EXERCISE PROMPT:
A complete and exact copy of the entries below is the expected result.

----

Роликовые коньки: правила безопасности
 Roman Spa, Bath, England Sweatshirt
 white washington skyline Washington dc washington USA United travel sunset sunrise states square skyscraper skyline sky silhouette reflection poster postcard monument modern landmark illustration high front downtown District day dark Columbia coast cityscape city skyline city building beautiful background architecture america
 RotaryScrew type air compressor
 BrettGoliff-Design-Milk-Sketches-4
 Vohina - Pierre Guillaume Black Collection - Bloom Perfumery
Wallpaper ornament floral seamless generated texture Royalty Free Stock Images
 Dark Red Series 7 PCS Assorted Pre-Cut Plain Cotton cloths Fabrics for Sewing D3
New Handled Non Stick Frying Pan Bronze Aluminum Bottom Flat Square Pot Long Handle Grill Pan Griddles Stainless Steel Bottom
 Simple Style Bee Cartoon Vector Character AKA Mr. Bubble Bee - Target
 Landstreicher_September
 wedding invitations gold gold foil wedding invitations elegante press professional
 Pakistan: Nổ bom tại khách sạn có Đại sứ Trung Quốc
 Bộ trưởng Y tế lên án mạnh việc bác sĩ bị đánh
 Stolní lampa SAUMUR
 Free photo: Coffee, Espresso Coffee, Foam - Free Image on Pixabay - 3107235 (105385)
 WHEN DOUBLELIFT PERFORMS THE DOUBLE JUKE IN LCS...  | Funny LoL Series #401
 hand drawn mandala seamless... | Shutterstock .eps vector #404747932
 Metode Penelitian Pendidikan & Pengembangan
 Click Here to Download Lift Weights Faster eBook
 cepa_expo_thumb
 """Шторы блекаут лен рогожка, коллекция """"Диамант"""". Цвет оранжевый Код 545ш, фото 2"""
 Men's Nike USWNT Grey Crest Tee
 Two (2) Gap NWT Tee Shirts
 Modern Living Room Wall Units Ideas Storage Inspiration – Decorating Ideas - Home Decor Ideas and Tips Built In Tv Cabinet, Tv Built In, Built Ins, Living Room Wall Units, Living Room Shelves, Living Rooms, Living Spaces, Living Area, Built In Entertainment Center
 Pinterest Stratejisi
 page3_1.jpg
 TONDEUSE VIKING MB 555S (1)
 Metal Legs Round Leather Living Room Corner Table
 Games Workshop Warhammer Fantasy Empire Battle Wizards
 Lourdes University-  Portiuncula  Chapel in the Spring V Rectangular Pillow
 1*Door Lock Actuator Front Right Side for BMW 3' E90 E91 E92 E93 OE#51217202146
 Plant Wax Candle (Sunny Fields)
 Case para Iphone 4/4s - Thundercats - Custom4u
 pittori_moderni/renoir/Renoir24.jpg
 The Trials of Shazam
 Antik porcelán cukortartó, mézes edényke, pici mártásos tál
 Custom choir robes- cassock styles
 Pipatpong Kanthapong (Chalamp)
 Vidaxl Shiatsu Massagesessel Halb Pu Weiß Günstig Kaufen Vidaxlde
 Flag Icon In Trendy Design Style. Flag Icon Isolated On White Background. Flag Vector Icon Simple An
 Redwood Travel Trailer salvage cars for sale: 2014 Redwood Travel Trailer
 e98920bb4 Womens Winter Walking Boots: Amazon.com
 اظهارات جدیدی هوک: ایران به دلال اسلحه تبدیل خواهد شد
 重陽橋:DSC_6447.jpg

----

ANSWER FOR THE TASK:
Роликовые коньки: правила безопасности
 Roman Spa, Bath, England Sweatshirt
 white washington skyline Washington dc washington USA United travel sunset sunrise states square skyscraper skyline sky silhouette reflection poster postcard monument modern landmark illustration high front downtown District day dark Columbia coast cityscape city skyline city building beautiful background architecture america
 RotaryScrew type air compressor
 BrettGoliff-Design-Milk-Sketches-4
 Vohina - Pierre Guillaume Black Collection - Bloom Perfumery
Wallpaper ornament floral seamless generated texture Royalty Free Stock Images
 Dark Red Series 7 PCS Assorted Pre-Cut Plain Cotton cloths Fabrics for Sewing D3
New Handled Non Stick Frying Pan Bronze Aluminum Bottom Flat Square Pot Long Handle Grill Pan Griddles Stainless Steel Bottom
 Simple Style Bee Cartoon Vector Character AKA Mr. Bubble Bee - Target
 Landstreicher_September
 wedding invitations gold gold foil wedding invitations elegante press professional
 Pakistan: Nổ bom tại khách sạn có Đại sứ Trung Quốc
 Bộ trưởng Y tế lên án mạnh việc bác sĩ bị đánh
 Stolní lampa SAUMUR
 Free photo: Coffee, Espresso Coffee, Foam - Free Image on Pixabay - 3107235 (105385)
 WHEN DOUBLELIFT PERFORMS THE DOUBLE JUKE IN LCS...  | Funny LoL Series #401
 hand drawn mandala seamless... | Shutterstock .eps vector #404747932
 Metode Penelitian Pendidikan & Pengembangan
 Click Here to Download Lift Weights Faster eBook
 cepa_expo_thumb
 """Шторы блекаут лен рогожка, коллекция """"Диамант"""". Цвет оранжевый Код 545ш, фото 2"""
 Men's Nike USWNT Grey Crest Tee
 Two (2) Gap NWT Tee Shirts
 Modern Living Room Wall Units Ideas Storage Inspiration – Decorating Ideas - Home Decor Ideas and Tips Built In Tv Cabinet, Tv Built In, Built Ins, Living Room Wall Units, Living Room Shelves, Living Rooms, Living Spaces, Living Area, Built In Entertainment Center
 Pinterest Stratejisi
 page3_1.jpg
 TONDEUSE VIKING MB 555S (1)
 Metal Legs Round Leather Living Room Corner Table
 Games Workshop Warhammer Fantasy Empire Battle Wizards
 Lourdes University-  Portiuncula  Chapel in the Spring V Rectangular Pillow
 1*Door Lock Actuator Front Right Side for BMW 3' E90 E91 E92 E93 OE#51217202146
 Plant Wax Candle (Sunny Fields)
 Case para Iphone 4/4s - Thundercats - Custom4u
 pittori_moderni/renoir/Renoir24.jpg
 The Trials of Shazam
 Antik porcelán cukortartó, mézes edényke, pici mártásos tál
 Custom choir robes- cassock styles
 Pipatpong Kanthapong (Chalamp)
 Vidaxl Shiatsu Massagesessel Halb Pu Weiß Günstig Kaufen Vidaxlde
 Flag Icon In Trendy Design Style. Flag Icon Isolated On White Background. Flag Vector Icon Simple An
 Redwood Travel Trailer salvage cars for sale: 2014 Redwood Travel Trailer
 e98920bb4 Womens Winter Walking Boots: Amazon.com
 اظهارات جدیدی هوک: ایران به دلال اسلحه تبدیل خواهد شد
 重陽橋:DSC_6447.jpg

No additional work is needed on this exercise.